Is it run and managed by the British Council or is it just on the grounds? I have heard it's a good school just wanted to know if anybody has inside info. I am qualified teacher from Ireland, not England would that cause a problem, if its run by the British Council i.e would you have to be UK Passport Holder?


----------



## aklhoney (Oct 11, 2011)

Good morning.

It is my understanding that the British School is owned by some form of trust. Staff that work there seem to be very happy with the school. 

This year there has been a big change at senior management level and new innovations are being put into place.
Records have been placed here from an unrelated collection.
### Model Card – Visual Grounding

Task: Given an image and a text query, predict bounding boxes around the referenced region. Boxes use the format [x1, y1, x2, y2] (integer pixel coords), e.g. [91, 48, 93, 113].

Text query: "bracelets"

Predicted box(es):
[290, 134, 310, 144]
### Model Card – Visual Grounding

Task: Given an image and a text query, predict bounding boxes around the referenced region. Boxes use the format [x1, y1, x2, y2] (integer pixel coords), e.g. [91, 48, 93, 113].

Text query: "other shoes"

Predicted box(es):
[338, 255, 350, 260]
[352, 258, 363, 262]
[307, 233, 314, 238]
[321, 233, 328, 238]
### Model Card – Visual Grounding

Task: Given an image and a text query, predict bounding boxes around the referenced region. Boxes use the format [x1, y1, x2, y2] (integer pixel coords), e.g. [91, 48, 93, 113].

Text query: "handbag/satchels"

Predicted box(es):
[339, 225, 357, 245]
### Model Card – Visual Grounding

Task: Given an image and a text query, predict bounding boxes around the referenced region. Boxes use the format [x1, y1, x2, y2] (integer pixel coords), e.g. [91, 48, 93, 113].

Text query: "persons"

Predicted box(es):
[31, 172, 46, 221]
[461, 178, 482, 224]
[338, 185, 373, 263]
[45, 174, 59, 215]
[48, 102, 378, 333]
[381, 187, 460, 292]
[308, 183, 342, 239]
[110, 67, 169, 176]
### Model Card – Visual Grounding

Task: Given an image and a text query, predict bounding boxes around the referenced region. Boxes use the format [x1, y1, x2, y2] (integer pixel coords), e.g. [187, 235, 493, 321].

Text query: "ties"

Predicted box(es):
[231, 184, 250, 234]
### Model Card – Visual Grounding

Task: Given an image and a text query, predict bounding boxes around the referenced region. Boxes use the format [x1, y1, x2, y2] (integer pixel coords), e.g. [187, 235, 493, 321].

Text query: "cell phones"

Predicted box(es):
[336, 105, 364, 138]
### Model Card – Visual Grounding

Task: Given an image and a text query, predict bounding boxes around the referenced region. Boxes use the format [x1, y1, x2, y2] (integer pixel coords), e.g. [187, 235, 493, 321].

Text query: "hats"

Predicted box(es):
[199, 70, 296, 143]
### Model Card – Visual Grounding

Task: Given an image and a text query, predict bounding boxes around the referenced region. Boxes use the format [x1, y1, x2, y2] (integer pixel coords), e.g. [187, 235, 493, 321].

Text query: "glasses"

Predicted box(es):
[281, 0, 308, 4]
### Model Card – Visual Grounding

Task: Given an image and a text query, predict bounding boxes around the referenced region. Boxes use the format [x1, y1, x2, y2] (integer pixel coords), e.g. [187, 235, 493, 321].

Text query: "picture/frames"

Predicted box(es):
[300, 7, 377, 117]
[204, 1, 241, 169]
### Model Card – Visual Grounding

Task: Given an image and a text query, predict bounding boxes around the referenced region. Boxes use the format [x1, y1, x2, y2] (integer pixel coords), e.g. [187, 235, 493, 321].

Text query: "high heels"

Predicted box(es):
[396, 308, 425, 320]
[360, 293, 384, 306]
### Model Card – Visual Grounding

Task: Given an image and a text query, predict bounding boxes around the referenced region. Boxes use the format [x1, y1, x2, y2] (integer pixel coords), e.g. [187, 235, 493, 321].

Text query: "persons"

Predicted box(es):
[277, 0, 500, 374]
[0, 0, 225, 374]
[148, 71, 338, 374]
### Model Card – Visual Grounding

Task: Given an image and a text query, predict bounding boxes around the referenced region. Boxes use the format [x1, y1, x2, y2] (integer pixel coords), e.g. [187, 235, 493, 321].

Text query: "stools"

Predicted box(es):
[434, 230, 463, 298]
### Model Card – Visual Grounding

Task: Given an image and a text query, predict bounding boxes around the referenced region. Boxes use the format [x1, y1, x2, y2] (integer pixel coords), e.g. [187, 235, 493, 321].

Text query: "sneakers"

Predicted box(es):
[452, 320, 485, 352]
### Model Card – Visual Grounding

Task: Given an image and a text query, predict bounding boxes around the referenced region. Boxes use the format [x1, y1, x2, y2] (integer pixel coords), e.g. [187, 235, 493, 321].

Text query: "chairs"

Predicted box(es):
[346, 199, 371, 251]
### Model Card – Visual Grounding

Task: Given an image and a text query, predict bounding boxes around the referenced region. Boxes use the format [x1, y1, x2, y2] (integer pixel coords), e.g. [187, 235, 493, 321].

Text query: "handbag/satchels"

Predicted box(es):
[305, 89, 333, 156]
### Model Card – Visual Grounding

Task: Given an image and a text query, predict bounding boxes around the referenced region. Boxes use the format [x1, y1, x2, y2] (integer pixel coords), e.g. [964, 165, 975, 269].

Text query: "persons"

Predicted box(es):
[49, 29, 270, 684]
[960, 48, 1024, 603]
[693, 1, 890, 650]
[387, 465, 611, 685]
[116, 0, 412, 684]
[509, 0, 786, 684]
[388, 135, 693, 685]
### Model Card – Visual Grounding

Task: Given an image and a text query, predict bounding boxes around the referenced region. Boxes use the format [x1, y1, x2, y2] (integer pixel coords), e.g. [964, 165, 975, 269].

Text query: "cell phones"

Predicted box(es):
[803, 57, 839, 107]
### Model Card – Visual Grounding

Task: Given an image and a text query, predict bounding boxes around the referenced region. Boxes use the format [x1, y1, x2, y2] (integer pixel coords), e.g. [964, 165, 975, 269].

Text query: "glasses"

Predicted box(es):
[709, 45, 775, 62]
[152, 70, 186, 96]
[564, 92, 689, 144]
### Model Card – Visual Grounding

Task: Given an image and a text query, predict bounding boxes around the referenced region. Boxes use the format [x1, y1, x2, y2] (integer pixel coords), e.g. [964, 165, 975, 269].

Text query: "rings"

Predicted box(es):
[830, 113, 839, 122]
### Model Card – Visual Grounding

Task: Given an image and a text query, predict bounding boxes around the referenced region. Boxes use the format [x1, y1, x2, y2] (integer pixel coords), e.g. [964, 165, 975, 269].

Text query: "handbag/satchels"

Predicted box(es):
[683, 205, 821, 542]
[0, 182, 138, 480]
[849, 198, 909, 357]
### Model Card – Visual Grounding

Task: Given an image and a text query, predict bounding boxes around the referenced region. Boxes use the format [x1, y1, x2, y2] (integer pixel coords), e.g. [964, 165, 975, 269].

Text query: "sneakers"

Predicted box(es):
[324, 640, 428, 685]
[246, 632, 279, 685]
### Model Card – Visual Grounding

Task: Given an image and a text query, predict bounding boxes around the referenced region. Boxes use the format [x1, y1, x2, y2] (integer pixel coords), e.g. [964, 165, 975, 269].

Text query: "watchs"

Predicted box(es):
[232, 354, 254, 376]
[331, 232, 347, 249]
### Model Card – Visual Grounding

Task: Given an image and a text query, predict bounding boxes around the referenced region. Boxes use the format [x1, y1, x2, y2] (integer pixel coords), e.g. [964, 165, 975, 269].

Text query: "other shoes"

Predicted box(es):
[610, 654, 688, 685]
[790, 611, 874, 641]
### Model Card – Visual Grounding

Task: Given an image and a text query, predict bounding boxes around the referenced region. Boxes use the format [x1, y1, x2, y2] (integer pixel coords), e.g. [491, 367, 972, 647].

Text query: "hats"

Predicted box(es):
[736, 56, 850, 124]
Being the British School I understand that there preference is for British trained teachers but having said that they will look at other nationalities dependent on their needs. I understand that they will have some vacancies from early next year so if you are serious about looking for work it would be worth at least sending them a letter and your CV.

You are right about the British Council though - need to be a British passport holder or an Egyptian passport holder. That is something to do with their mandate to work in Egypt and is outside of their ability to change.

All the best.


----------



## Helen Ellis (Aug 9, 2008)

cutiepie said:


> Has anybody got information about the British School in Alexandria. I may need to relocate back to Alex again as my husband has been relocated back there!!
> 
> Is it run and managed by the British Council or is it just on the grounds? I have heard it's a good school just wanted to know if anybody has inside info. I am qualified teacher from Ireland, not England would that cause a problem, if its run by the British Council i.e would you have to be UK Passport Holder?


The school was set up in the late 80's as a non profit making concern and was run by a voluntary Board of Governors. The British Council had nothing to do with it, although at least one of their staff was, I believe, on the Board of Governors. It was at that time situated within the grounds of the British Consulate.
My son attended for a few years and for one year the infant class (4 to 7's?) had an Irish teacher. At that time there were two classes with a maximum of 12 in each, yes that means a maximum of 24 children in the school. 
On our return to the UK my son attended a well subscribed primary school with 80 children in his year in two classes. It was a culture shock to say the least.

Things could have changed considerably at the school since then.


----------